■ **Task prompt**: What follows are records. Restate all of them word for word.
· · ·
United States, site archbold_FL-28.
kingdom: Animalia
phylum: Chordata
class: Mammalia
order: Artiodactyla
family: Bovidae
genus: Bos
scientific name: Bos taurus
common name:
· · ·
■ **Your solution**:
United States, site archbold_FL-28.
kingdom: Animalia
phylum: Chordata
class: Mammalia
order: Artiodactyla
family: Bovidae
genus: Bos
scientific name: Bos taurus
common name:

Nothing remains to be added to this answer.